Grupa Eurotunnel jest też właścicielem Europorte – przewoźnika oferującego kolejowy transport towarowy, a już w niedalekiej przyszłości poprzez firmę ElecLink, zacznie prężnie działać w branży energetycznej, łącząc elektrownie położone we Francji oraz w Wielkiej Brytanii.
Zmiana nazwy firmy spotkała się z pozytywnym odzewem. Rzecznik firmy zaznaczył, że żadna duża agencja marketingowa nie została zaangażowana w proces tworzenia nowej nazwy, która jest prosta i ma się opierać na prostych skojarzeniach. Jak zauważono, atutem nowej nazwy jest też jej łatwa wymowa.
„Getlink jest wszystkim tym, czym jest grupa Eurotunnel, ale też czymś więcej niż Eurotunnel” - powiedział Jacques Gounon, prezes firmy Getlink.

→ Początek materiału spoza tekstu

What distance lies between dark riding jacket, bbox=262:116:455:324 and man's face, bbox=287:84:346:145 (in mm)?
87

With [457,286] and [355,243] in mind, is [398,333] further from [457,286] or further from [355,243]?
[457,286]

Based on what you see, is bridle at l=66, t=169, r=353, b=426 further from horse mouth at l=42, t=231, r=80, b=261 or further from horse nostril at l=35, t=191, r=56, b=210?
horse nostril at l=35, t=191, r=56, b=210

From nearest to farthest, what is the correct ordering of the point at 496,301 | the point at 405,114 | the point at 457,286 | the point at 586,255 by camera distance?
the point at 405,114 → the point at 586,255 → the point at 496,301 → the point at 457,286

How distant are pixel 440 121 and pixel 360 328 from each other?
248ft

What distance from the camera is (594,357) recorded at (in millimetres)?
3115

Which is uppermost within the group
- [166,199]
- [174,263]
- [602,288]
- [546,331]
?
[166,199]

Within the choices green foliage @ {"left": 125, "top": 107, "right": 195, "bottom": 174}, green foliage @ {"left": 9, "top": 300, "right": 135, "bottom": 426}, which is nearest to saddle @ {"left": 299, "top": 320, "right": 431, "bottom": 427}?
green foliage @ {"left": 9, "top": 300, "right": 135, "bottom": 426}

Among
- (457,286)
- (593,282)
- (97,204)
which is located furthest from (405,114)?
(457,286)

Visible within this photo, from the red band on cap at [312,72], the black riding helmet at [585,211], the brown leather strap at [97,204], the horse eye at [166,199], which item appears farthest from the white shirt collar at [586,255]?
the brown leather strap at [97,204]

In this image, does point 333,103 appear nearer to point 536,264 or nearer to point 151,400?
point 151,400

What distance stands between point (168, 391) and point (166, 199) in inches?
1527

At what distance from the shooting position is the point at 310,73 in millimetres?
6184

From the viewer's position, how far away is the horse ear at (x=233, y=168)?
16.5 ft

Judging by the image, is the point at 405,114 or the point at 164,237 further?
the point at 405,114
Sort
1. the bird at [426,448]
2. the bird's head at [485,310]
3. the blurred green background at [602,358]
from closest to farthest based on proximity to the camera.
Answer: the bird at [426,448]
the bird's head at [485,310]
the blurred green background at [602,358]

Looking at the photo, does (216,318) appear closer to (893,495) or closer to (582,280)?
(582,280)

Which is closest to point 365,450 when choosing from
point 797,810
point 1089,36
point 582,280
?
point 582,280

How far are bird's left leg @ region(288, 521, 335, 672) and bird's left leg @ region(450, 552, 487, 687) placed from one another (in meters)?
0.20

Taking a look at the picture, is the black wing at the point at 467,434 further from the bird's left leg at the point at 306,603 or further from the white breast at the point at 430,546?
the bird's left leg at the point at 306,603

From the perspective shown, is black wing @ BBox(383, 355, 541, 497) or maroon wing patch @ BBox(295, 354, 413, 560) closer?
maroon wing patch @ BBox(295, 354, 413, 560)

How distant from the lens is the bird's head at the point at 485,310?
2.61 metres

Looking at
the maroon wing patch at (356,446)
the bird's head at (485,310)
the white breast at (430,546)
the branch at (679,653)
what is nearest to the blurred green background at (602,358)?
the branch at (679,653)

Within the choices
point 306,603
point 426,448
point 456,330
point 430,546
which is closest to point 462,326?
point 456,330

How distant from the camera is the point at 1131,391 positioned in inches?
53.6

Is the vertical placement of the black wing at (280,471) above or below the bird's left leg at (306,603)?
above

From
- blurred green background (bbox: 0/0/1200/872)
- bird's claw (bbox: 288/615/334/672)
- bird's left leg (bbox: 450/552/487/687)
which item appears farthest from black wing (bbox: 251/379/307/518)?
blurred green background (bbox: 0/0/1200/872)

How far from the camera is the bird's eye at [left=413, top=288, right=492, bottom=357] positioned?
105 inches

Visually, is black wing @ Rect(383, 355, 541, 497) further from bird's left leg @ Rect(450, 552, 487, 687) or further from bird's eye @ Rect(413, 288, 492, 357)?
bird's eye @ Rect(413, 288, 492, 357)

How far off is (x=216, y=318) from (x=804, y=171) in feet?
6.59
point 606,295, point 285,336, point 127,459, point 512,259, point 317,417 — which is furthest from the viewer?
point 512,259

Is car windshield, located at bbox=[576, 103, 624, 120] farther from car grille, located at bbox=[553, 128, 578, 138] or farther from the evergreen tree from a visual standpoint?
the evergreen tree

Rzecznik firmy powiedział, że nowa nazwa ma pomóc przestać myśleć o przeszłości. Pracownicy przedsiębiorstwa oraz inwestorzy mają zacząć myśleć pozytywnie o tym, co będzie. Tym bardziej, że firma stoi przed wielkimi wyzwaniami, a jednym z nich jest Brexit.
Getlink każdego roku odpowiada za transport 20 milionów pasażerów, 1,6 miliona pojazdów ciężarowych i 2,6 miliona pojazdów osobowych.